2. RBI is watchful of all incoming data from domestic as well as external  sources and ready to deal with all emerging situations. However, the Governor noted caution in reading too much from a single month's employment number since Atlanta Fed GDPNow data is still trending at 2.9% and US has demonstrated growth resilience. 

3. On the LCR , the draft circular is still under consideration. According to research reports, estimates are that draft guidelines on LCR if implemented could absorb liquidity in the ball park 5 Lac crore range. 

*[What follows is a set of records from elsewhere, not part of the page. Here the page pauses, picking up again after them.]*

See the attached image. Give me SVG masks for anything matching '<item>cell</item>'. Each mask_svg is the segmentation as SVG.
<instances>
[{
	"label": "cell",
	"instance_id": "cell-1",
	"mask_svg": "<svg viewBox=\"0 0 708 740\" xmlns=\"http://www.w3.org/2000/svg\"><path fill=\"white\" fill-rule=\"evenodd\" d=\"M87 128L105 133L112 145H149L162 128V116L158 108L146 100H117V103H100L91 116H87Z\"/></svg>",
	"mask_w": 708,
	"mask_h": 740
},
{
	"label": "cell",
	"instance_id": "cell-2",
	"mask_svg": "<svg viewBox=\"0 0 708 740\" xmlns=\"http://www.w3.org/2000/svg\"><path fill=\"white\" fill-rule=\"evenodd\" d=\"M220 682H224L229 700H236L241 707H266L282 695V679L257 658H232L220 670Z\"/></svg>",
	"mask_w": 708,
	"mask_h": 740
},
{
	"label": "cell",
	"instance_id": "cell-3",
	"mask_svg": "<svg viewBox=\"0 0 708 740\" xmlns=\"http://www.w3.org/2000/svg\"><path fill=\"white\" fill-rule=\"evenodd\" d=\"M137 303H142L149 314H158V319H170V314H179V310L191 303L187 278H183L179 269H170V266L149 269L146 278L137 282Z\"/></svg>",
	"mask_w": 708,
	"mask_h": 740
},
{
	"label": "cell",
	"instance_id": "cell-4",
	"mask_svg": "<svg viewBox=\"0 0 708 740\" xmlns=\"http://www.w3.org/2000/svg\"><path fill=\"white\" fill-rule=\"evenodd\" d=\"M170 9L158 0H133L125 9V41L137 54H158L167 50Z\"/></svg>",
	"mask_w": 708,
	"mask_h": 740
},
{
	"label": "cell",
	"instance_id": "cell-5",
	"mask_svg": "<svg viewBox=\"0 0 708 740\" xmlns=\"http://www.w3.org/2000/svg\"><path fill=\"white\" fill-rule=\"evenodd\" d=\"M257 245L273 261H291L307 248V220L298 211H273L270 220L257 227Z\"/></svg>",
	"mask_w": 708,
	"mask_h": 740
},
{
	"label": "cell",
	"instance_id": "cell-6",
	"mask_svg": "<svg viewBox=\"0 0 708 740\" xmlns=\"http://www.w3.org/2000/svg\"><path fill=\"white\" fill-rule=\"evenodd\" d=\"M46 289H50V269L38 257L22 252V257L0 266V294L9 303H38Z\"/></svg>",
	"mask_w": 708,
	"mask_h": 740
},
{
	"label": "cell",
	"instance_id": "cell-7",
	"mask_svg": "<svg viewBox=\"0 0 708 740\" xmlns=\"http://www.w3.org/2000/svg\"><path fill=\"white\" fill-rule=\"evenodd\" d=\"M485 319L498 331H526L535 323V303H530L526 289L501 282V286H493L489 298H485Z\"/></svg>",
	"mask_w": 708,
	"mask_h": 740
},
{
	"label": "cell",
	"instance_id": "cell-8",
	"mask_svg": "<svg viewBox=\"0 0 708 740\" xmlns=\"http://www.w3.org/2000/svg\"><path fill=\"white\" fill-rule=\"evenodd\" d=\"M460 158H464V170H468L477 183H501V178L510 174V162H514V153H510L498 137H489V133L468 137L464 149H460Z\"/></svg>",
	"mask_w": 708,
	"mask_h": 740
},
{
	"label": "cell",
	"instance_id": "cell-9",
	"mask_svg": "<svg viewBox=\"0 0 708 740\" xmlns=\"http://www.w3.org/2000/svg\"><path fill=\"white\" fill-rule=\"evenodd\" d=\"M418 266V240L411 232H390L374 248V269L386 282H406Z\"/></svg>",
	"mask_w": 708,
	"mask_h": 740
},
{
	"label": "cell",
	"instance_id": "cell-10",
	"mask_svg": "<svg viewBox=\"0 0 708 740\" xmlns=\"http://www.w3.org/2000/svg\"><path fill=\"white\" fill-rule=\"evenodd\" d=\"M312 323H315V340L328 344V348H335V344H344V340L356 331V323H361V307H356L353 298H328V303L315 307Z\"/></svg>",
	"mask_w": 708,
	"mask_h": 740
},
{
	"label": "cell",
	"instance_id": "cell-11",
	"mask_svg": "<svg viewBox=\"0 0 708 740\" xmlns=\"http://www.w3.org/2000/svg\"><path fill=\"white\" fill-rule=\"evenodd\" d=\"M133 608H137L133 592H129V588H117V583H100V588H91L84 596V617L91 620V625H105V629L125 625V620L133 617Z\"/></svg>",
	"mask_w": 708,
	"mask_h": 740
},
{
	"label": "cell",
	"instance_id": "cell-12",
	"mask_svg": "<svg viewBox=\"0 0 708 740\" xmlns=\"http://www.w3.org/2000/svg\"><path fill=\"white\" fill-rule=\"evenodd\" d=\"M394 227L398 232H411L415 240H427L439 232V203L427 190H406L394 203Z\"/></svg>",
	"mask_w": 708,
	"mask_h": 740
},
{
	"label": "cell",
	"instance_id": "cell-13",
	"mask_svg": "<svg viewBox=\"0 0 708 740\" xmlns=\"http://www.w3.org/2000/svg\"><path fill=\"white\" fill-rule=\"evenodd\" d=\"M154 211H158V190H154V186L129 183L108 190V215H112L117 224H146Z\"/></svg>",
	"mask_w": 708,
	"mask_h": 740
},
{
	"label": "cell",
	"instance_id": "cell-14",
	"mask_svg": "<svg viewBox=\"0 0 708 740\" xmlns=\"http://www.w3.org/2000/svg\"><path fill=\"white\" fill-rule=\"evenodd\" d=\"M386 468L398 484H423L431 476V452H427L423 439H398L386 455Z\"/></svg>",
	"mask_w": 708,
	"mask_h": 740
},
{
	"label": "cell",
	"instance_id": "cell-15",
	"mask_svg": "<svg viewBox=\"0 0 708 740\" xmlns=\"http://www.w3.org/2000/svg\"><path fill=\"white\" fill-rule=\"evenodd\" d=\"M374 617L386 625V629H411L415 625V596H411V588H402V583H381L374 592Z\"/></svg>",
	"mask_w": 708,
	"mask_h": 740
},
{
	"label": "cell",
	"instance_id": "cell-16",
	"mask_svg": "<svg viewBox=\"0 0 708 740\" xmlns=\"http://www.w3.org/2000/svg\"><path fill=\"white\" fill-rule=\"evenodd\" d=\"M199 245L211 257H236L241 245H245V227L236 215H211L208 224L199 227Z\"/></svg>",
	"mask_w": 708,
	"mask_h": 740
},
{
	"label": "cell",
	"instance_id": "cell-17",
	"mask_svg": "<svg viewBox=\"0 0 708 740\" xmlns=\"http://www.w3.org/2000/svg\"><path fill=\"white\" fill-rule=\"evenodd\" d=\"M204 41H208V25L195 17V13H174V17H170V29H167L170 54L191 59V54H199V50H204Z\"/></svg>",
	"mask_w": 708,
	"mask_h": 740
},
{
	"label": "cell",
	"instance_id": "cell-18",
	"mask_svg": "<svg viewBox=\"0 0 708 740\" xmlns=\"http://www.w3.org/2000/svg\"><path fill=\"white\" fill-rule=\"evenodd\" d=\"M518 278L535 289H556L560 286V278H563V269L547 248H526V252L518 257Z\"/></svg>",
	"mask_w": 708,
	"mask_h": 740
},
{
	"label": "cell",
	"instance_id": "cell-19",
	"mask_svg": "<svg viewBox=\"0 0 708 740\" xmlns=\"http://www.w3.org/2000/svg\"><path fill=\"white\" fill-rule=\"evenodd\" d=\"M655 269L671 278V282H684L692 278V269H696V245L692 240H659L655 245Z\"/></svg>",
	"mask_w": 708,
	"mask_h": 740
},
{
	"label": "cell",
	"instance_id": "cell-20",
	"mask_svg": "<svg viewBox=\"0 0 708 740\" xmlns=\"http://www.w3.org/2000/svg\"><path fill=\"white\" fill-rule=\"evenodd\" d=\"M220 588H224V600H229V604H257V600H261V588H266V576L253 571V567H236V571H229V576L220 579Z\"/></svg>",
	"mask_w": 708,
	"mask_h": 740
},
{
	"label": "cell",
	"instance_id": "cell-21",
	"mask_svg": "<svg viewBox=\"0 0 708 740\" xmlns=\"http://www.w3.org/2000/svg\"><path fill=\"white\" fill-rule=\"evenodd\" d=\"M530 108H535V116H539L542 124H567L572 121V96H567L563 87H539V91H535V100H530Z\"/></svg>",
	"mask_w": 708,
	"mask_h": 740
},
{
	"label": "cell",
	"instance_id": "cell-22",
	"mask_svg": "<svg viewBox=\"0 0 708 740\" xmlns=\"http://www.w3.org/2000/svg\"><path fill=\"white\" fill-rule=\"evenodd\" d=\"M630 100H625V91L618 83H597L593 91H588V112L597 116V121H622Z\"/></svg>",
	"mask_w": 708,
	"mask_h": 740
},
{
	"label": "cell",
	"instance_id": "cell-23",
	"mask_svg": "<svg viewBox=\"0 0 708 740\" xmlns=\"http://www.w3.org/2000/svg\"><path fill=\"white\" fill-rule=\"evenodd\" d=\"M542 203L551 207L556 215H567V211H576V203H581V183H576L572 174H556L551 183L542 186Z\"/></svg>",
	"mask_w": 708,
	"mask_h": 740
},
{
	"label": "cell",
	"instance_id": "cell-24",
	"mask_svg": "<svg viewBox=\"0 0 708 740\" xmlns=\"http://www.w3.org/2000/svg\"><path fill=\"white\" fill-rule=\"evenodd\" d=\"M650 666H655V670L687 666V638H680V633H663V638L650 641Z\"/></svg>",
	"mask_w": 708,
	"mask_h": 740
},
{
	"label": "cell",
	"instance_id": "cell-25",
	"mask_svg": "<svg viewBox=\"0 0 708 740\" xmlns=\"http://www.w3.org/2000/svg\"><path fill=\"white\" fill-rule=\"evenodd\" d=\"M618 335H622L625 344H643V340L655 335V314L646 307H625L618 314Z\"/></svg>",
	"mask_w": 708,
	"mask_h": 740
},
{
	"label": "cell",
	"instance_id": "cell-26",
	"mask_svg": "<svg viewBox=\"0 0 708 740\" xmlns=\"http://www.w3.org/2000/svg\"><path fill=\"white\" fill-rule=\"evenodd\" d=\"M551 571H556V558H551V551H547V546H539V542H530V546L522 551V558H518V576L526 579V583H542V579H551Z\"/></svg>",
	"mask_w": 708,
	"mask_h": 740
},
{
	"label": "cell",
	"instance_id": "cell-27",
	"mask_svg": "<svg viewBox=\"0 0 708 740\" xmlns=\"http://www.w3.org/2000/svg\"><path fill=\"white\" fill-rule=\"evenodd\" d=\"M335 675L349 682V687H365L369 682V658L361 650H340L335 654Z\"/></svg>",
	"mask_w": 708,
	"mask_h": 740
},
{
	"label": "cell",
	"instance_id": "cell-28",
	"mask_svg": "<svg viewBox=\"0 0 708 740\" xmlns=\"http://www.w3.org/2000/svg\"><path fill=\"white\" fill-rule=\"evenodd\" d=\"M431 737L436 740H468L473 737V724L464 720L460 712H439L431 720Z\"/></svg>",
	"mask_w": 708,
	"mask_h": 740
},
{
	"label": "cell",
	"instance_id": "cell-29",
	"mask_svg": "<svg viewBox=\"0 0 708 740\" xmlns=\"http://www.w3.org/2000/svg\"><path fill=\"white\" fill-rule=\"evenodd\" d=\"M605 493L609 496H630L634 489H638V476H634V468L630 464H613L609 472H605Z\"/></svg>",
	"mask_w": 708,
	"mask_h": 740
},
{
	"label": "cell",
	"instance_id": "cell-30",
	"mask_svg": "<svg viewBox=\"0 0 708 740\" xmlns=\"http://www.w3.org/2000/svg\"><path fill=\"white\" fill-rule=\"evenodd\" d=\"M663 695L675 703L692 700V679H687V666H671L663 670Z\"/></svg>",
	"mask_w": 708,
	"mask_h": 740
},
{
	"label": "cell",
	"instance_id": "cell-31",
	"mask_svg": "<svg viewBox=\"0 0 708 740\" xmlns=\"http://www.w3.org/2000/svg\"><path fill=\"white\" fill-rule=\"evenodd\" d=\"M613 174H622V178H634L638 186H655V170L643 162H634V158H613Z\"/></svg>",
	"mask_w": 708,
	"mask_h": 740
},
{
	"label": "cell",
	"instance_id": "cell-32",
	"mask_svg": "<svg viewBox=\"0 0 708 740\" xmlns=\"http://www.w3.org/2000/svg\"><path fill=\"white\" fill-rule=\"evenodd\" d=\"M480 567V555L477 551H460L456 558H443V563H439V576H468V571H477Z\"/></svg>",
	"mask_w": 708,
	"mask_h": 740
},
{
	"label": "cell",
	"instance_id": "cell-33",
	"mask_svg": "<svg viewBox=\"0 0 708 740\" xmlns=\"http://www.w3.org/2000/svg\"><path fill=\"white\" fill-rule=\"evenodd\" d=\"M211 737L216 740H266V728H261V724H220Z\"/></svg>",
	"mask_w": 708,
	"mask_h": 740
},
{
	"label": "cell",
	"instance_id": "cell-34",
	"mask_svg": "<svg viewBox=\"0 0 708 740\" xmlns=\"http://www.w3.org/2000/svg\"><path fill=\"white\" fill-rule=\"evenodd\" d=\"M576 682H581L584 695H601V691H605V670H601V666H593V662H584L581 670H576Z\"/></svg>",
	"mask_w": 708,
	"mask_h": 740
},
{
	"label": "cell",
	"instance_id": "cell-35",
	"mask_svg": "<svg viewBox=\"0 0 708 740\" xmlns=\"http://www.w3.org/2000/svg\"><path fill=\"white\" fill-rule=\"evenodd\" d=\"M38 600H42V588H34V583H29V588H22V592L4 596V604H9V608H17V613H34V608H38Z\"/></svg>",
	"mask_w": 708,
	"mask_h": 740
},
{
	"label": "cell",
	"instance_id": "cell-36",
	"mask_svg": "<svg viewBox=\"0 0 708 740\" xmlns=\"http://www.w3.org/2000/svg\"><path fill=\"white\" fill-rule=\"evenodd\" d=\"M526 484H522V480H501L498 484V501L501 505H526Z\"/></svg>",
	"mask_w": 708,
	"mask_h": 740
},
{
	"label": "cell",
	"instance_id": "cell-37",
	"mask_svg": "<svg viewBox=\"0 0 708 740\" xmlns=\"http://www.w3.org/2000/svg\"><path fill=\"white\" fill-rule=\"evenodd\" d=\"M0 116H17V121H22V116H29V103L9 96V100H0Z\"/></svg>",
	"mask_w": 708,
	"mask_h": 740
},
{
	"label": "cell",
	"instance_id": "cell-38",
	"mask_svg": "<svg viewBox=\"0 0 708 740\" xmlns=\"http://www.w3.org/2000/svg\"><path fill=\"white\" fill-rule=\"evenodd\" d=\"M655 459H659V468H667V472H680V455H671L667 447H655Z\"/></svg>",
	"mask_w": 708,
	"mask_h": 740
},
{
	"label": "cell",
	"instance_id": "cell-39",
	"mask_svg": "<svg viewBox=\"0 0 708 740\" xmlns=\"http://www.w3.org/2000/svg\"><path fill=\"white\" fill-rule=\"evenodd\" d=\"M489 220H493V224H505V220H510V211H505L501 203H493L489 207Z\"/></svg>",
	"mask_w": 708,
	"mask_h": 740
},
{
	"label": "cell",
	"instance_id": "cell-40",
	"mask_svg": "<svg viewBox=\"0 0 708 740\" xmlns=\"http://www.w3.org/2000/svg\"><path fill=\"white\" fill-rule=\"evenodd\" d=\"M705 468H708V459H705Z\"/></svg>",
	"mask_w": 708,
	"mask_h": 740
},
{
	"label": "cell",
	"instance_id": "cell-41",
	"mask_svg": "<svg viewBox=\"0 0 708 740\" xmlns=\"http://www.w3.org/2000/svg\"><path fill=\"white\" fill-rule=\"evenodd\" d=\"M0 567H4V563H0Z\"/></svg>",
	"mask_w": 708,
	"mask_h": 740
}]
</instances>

4. On the decision to exclude newly issued 14Y and 30Y  bonds from FAR securities, DG Patra explained in detail that  it has been observed that the major part of the interest of FAR investors is in the 5-10 years segment; actually, it accounts for 90% of the total investment. The interest in the 30-year paper is just 2% of the total stock of 30-year (bonds) that has been issued. Total FPI holding under various routes, as a share of total outstanding papers, is only 4.8%. Including all existing securities issued, the total stock of available investments under FAR is around ₹41 trillion, of which the current foreign investment is only ₹2 trillion, adding that this reflects that there is “ample amount of space to go”. 

Interest Decision   

        No change 6.25% - 6.50% - 6.75% (SDF - Repo - MSF). Dr. Ashima Goyal and Prof. Jayanth R. Varma voted to reduce the policy repo rate by 25 basis points. 

Policy Stance        

Withdrawal of Accommodation (the monetary policy stance hinges on the direction of policy rates). 

Liquidity management

           No measures announced. Central Bank will continue to be nimble in liquidity management and will use an appropriate mix of instruments to modulate durable and frictional liquidity

Projections


The inflation estimates for FY2025 were kept unchanged at 4.50% but were juggled a bit. Q1 estimates were significantly revised upwards by 60 bps and Q3 revised +10 bps and Q4 revised 20 bps lower. GDP estimates for full FY were unchanged at 7.20% with only Q1 seeing a modest revision of 20 bps on account of certain high frequency indicators.  As RBIs policy document states, the results of 483 listed private manufacturing companies available so far indicate that their gross profits grew by a modest 4.7 per cent in Q1: 2024-25 as against 7.0 per cent in Q4:2023-24. Capital expenditure of central and state governments contracted by 35.0 per cent and 22.1 per cent, respectively, during Q1:2024-25. Revenue expenditure net of interest payments and subsidies of central and state governments contracted by 1.5 per cent and 0.2 per cent, respectively, during the quarter. Index of eight core industries expanded by 4.0 per cent year-on-year (y-o-y) in June 2024 compared to 6.4 per cent in May 2024.

Since I'm travelling to Delhi over the weekend, my Monday post on US round up will be posted on Tuesday.